Control Flow vs. Data Flow
By Charles Xie
In computer science, control flow is the order in which individual instructions are executed. A control flow statement often results in a decision being made as to which of two or more paths is to follow in a computer program. Designing control flow is a key part of imperative programming. In comparison, data flow defines a sequence of operations on data from a source to a destination. This often represents some sort of state transformation of a computer program (which can be viewed as a state machine in many cases). Data flow is often associated with declarative programming. Control flow differs from data flow in that control flow typically does not change the data, whereas data flow typically transforms the data. Control flow and data flow are commonly combined in a computer program to solve a computational problem. iFlow supports both paradigms and their mix.
For example, the following is a simple control flow that shows "true" on a panel connected to a branch of a simple decision tree based on a value set by a slider. In this case, the value is the data and the tree is the control flow. The tree does not change the data but it controls how it is used.

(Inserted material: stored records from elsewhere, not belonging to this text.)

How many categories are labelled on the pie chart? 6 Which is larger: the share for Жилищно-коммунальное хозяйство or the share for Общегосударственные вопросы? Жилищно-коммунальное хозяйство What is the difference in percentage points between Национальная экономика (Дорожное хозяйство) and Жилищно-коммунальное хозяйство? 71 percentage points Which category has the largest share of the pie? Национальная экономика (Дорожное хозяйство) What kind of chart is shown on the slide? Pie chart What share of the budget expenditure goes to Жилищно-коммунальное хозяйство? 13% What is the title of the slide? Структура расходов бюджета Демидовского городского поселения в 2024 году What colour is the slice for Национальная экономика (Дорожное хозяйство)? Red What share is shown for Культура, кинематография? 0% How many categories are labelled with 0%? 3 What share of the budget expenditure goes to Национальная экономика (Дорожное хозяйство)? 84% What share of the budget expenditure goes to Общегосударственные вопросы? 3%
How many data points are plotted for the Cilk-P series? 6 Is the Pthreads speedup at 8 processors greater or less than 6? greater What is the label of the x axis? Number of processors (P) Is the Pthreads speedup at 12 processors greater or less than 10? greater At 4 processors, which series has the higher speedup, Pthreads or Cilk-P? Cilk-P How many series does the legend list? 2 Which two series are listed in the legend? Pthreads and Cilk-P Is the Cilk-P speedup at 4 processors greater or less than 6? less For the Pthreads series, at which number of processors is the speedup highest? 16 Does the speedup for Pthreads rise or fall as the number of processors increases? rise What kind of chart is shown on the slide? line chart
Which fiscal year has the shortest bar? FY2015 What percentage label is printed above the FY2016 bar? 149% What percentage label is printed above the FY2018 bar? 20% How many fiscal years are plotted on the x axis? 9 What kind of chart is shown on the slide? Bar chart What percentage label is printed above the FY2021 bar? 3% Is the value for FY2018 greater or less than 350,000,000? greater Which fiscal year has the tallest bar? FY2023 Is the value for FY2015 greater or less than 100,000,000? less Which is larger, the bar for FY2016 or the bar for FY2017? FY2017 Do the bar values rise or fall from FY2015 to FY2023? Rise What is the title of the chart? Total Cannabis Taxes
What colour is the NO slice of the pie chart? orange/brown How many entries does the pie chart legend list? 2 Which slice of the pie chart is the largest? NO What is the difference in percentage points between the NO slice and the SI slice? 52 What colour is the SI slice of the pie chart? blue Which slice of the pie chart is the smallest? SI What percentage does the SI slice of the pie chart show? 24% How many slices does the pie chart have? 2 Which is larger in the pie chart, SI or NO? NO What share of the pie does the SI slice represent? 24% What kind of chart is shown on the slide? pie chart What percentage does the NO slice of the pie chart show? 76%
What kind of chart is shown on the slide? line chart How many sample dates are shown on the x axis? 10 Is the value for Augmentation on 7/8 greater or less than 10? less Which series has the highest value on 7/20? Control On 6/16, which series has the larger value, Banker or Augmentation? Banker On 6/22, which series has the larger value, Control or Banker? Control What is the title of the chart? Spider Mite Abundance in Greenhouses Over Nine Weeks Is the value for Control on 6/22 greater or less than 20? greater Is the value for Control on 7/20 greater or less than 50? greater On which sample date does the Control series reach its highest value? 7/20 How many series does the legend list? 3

The following example shows the Fourier transform as an application of data flow. In this case, data are transformed through a series of blocks to demonstrate the results of forward and inverse Fourier transforms. This example demonstrates that after applying the inverse Fourier transform to the complex number result of the Fourier transform of a function, the original function is reconstructed. This example does not contain any control flow. Data are just passed along without making any choice.
The following example shows an animation of the projectile motion as an application of mixing control and data flow. In this case, the data generated by a clock is transformed by a couple of equations based on Newton's Law. The flow is controlled by a turnout switch that decides whether the soccer ball has hit the ground. If so, the animation stops and the ball is reset to the original position so that the user can adjust the initial speed and angle of the ball to generate a different trajectory.